The Frenchman Gabriel de Clieu took a coffee plant to the French territory of Martinique in the Caribbean, from which much of the world's cultivated arabica coffee is descended. Coffee thrived in the climate and was conveyed across the Americas. The territory of Santo Domingo (now the Dominican Republic) saw coffee cultivated from 1734, and by 1788 it supplied half the world's coffee. The conditions that the slaves worked in on coffee plantations were a factor in the soon to follow Haitian Revolution.
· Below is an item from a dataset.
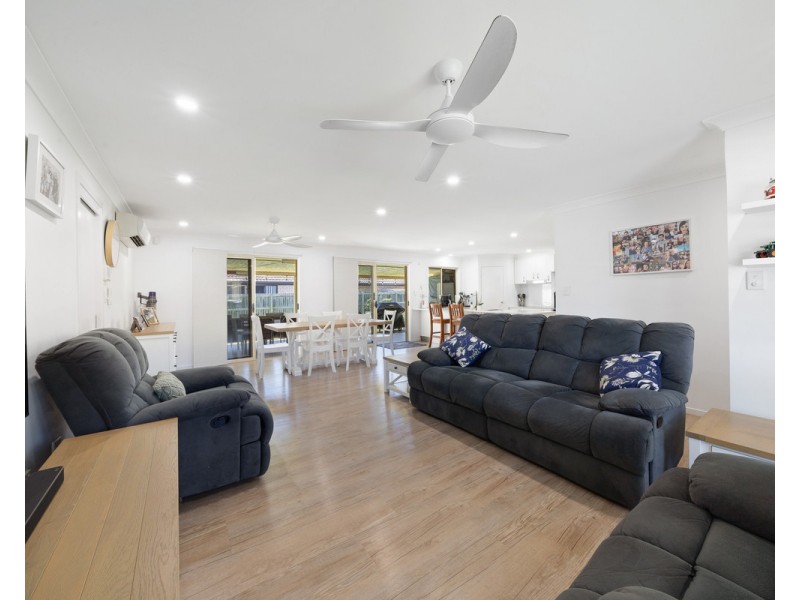 25 Acemia Drive, Morayfield QLD 4506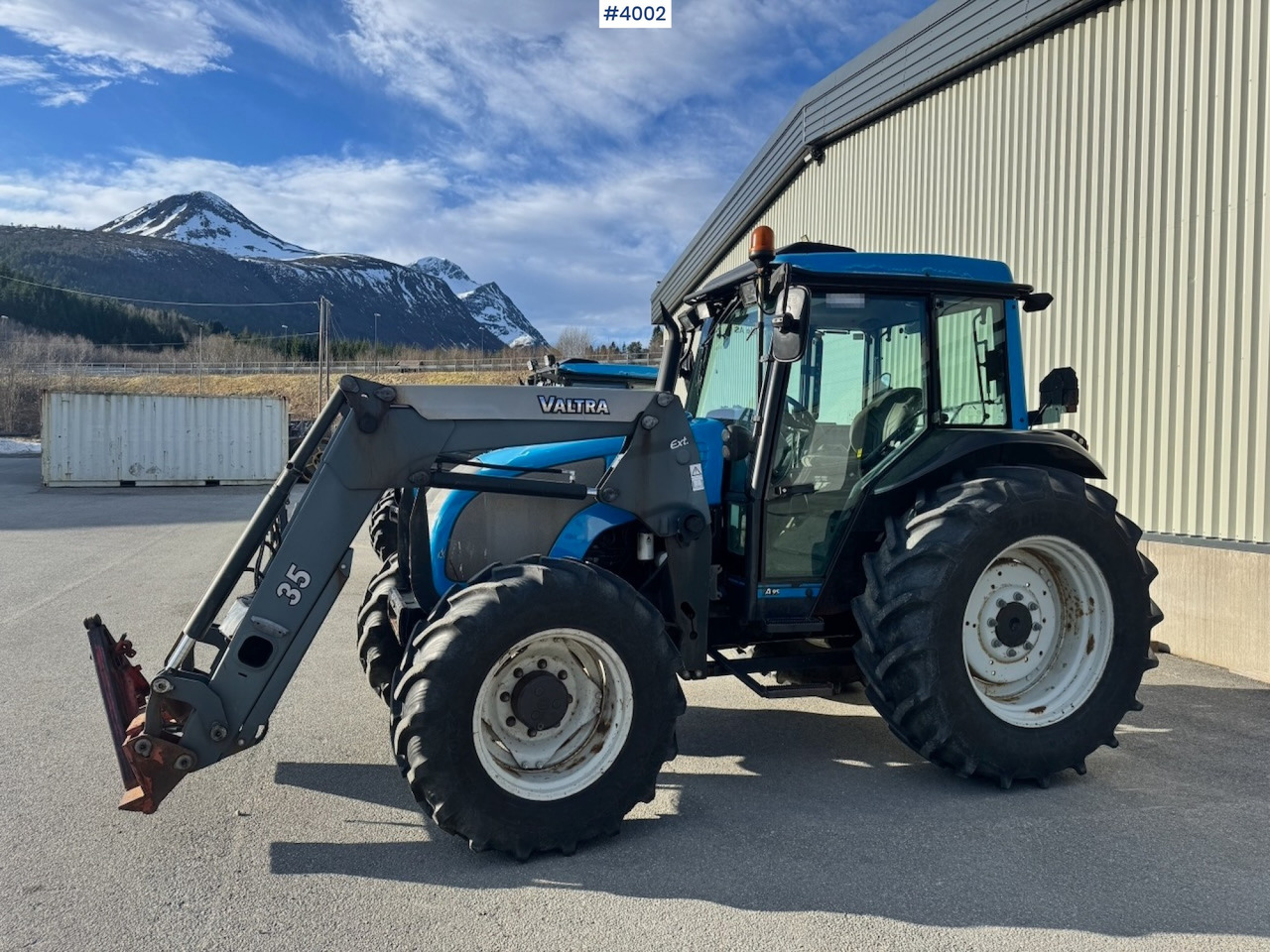 2006 Valtra A95-4 4x4 w/ Front loader. 2700 hours! - Traktor: slika 1 2006 Valtra A95-4 4x4 w/ Front loader. 2700 hours! - Traktor: slika 1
The coffee industry never fully recovered there. It made a brief come-back in 1949 when Haiti was the world's 3rd largest coffee exporter, but fell quickly into rapid decline.
Meanwhile, coffee had been introduced to Brazil in 1727, although its cultivation did not gather momentum until independence in 1822. After this time, massive tracts of rainforest were cleared first from the vicinity of Rio and later São Paulo for coffee plantations. Cultivation was taken up by many countries in Central America in the latter half of the 19th century, and almost all involved the large-scale displacement and exploitation of the indigenous people. Harsh conditions led to many uprisings, coups and bloody suppression of peasants. The notable exception was Costa Rica, where lack of ready labor prevented the formation of large farms. Smaller farms and more egalitarian conditions ameliorated unrest over the 19th and 20th centuries.
Coffee has become a vital cash crop for many developing countries. Over one hundred million people in developing countries have become dependent on coffee as their primary source of income. It has become the primary export and backbone for African countries like Uganda, Burundi, Rwanda, and Ethiopia, as well as many Central American countries.